(Source passage)
Friday, April 29, 2011

Day of the Condor, Tar Creek, 04/29/2011



12/10/13: The US Forest Service will be enforcing access restrictions to Tar Creek soon. TC is part of the Condor Sanctuary established as critical habitat to this endangered bird and other wildlife. Epic numbers of visitors, and the trash and graffiti they have left behind, has led to the acknowledgment by the Forest Service that access must be curtailed and enforced. For more information on the impending action visit: Tar Creek Closure.


Okay, back to Tar Creek. It was another one of those days that I was able to jet out of work early, this time I took Jayson Scott with me. We both took advantage of a rare opportunity and were rewarded. Birds from the sky, oh my.

I've spent so much time on this Tar Creek place that I'll just keep this brief, except for the noteworthy stuff. So anyway, Jay and I bolted out of work like the building was falling down around our ears. A half an hour later we were headed out to Fillmore. We raced down to the Land of the Lost in 41 minutes, took a quick break and continued down to the bottom.


When we got to the bottom I was a bit disappointed that the birds were out. For some reason I just had it my head that we were gonna see the condors. We jumped in the pools, had some lunch, laid around like fat lions, scorched our hides in the spring sunshine, enjoying the teleportation from blood and needles to this rocky water-garden.

(What the exercise asks)
Answer these questions from the Tar Creek post:
(a) Which agency will be enforcing access restrictions to Tar Creek?
(b) Whom did the writer take along on this trip?
(c) How long did the descent to the Land of the Lost take?
The data that follow have no connection to the Tar Creek post.

(Stored data)
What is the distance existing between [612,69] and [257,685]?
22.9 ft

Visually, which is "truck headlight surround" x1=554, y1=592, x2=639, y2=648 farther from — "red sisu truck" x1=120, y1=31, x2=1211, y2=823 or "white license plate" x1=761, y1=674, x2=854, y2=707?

(Reply to the task)
(a) The US Forest Service.
(b) Jayson Scott.
(c) 41 minutes.